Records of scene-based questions
----------------
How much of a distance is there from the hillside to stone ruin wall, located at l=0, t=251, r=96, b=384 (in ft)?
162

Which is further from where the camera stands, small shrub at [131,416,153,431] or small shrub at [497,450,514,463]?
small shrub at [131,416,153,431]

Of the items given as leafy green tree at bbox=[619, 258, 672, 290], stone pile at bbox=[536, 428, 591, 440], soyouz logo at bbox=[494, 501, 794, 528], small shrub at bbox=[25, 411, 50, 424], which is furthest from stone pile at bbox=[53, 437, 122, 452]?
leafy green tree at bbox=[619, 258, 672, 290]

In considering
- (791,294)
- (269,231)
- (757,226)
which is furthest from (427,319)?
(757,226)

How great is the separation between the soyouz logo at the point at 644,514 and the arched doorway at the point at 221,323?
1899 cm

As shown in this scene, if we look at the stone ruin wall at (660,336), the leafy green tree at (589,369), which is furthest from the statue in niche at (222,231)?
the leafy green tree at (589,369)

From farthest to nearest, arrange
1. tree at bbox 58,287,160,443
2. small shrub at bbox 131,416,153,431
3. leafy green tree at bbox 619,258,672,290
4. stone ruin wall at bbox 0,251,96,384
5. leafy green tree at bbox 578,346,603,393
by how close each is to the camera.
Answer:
----------------
WORK INSTRUCTIONS: Go back to the listing above and please repeat it exactly.

THE COMPLETED TASK:
How much of a distance is there from the hillside to stone ruin wall, located at l=0, t=251, r=96, b=384 (in ft)?
162

Which is further from where the camera stands, small shrub at [131,416,153,431] or small shrub at [497,450,514,463]?
small shrub at [131,416,153,431]

Of the items given as leafy green tree at bbox=[619, 258, 672, 290], stone pile at bbox=[536, 428, 591, 440], soyouz logo at bbox=[494, 501, 794, 528], small shrub at bbox=[25, 411, 50, 424], which is furthest from stone pile at bbox=[53, 437, 122, 452]?
leafy green tree at bbox=[619, 258, 672, 290]

In considering
- (791,294)
- (269,231)
- (757,226)
which is furthest from (427,319)?
(757,226)

How great is the separation between the soyouz logo at the point at 644,514 and the arched doorway at the point at 221,323?
1899 cm

As shown in this scene, if we look at the stone ruin wall at (660,336), the leafy green tree at (589,369), which is furthest from the statue in niche at (222,231)?
the leafy green tree at (589,369)

From farthest to nearest, arrange
1. tree at bbox 58,287,160,443
2. small shrub at bbox 131,416,153,431
3. leafy green tree at bbox 619,258,672,290
4. stone ruin wall at bbox 0,251,96,384
5. leafy green tree at bbox 578,346,603,393
by how close each is to the camera.
Answer:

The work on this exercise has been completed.